BULLY BOY PRESS & CEDRIC'S BIG MIX -- THE KOOL-AID TABLE
CELEBRITY IN CHIEF BARRY O IS HOPING AND PRAYING THAT HIS VACATION PUMPS UP HIS SAGGING POLL NUMBERS.
"I'M PLANNING ON DOING A LOT OF SHIRTLESS POSING," BARACK SAID REVEALING HIS GAME PLAN. "I'M ALSO CONSIDERING PACKING IT INTO A G-STRING AND 'ACCIDENTALLY' HAVING A LITTLE SPLIPPAGE. I FIGURE PEREZ HILTON AND TMZ WILL BE SINGING MY PRAISES THEN!"

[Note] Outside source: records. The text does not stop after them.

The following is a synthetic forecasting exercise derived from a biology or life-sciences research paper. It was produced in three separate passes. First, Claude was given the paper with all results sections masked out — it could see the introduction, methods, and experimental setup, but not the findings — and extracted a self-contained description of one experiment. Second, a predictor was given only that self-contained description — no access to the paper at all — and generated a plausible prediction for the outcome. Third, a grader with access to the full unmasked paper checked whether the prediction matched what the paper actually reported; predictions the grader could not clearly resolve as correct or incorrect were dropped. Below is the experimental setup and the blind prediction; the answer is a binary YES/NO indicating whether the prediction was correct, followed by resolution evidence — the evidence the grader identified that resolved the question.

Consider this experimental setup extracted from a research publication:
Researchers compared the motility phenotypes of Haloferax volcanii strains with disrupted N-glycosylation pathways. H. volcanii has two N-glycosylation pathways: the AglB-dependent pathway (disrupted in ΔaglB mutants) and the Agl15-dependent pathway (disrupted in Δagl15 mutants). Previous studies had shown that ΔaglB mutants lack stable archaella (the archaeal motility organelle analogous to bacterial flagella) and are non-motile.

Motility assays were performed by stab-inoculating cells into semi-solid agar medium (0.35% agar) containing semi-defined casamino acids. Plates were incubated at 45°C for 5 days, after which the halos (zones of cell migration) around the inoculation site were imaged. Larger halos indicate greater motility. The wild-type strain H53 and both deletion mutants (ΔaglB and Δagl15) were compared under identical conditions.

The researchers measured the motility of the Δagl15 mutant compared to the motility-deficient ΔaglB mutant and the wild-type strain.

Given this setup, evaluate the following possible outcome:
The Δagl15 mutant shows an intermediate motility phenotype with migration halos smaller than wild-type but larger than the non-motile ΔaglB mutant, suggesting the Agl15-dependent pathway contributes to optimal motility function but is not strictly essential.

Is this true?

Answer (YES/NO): NO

MEANWHILE WOULD SOMEONE PLEASE TELL DAVID ROBERTS OF GRIST MAGAZINE THAT CALLING BARACK THE NAME HE DID WAS RACIST?
FROM THE TCI WIRE:
Today in Iraq, the media's attention is drawn to Kut. Outside the city, two bus bombings took place. Reuters says 11 are dead and, citing police sources, that the number may be 20. Al Jazeera gives the number wounded as twenty-five. BBC says the police are now insisting the death toll is 11. Marc Santora (New York Times) quotes bus passenger, Minem Salman stating, "I managed to get out from the window but all the others were burning. I couldn't help them." AFP states that the bombings took place "within half an hour of each other" and quotes police Lt Mohammed Fadhil stating they were sticky bombs. CBS and AP have the bombs exploding "minutes apart". Mohammed Al Dulaimy (McClatchy Newspapers) adds that a Baghdad roadside bombing left four police officers wounded.
Sunday the US military announced: "A Multi-National Division-Baghdad Soldier died Aug. 23, from combat-related injuries while conducting a patrol in Baghdad. The Soldier's name is being withheld pending notification of next of kin. The names of service members killed in action are announced through the U.S. Department of Defense Official Website at http://www.defense.gov/. The announcements are made on the website no earlier than 24 hours after notification of the service member's primary next of kin. MND-B will not release any additional details prior to notification of next of kin and official release by the Department of Defense. The incident is currently under investigation." The announcement brought the total number of US service members killed in Iraq since the start of the illegal war to 4334.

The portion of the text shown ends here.